With Apple setting the tone, the stock market rose until Wednesday, buoyed by a series of fairly upbeat earnings reports. They included:
Exxon Mobil’s disclosure that, thanks to soaring oil and gas prices, it had earned the most profit in seven years.
The declaration by Starbucks that it had raised prices and would keep doing so. “We have additional pricing actions planned through the balance of this year, which play an important role to mitigate cost pressures including inflation,” Kevin Johnson, the president and chief executive of Starbucks, said on a conference call.
Alphabet‘s report that it was earning far more than Wall Street analysts had anticipated. Its fourth quarter profit reached $20.6 billion, an increase of 32 percent over the same period a year earlier.

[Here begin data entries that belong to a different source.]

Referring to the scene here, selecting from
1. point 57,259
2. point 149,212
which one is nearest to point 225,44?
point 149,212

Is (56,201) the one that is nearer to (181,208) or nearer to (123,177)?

That mini rally was a welcome reprieve after a dismal January, when the S&P 500 briefly plunged more than 10 percent — the territory that denotes a “correction,” a decline of moderate seriousness on Wall Street. There were a series of odd records: It was the worst January for that benchmark index since the financial crisis of 2009, and the worst month since March 2020, as much of the world shut down at the start of the coronavirus pandemic. Yet on Jan. 3, the first day of trading in 2022, the S&P 500, also reached a high-water mark, after climbing to a new high 70 different times in 2021.

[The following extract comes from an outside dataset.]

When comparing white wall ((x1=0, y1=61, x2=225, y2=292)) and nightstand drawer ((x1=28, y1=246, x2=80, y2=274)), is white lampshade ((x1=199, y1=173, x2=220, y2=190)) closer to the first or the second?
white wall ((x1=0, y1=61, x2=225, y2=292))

The stock market’s direction has shifted, many times, already in 2022.
What should one make of these various, head-spinning records, and of the evident ephemeral influence of earnings calls?
I find them fascinating as an observer but irrelevant as an investor. Try to anticipate them at every step and you will eventually stumble. The market’s constant swings in response to corporate disclosures are, in my estimation,an argument for using index funds to invest in the entire global market, not in individual stocks.
Instead of worrying much about any single company, you hold a small share of all of them — in the hope that over the long run, the better performers will outweigh the weaker ones.
Whether that will be the case in the next year is questionable. U.S. stocks overall are still expensive and the supply of money in the economy is likely to be reduced, which could be a difficult combination for the stock market, especially in the United States.
You can understand these issues by taking the long view — looking at the economy as a whole, without ever focusing on the struggles and profits of specific companies. But these companies matter. Grasp the details and you may have a richer understanding of a vibrant but precarious economy.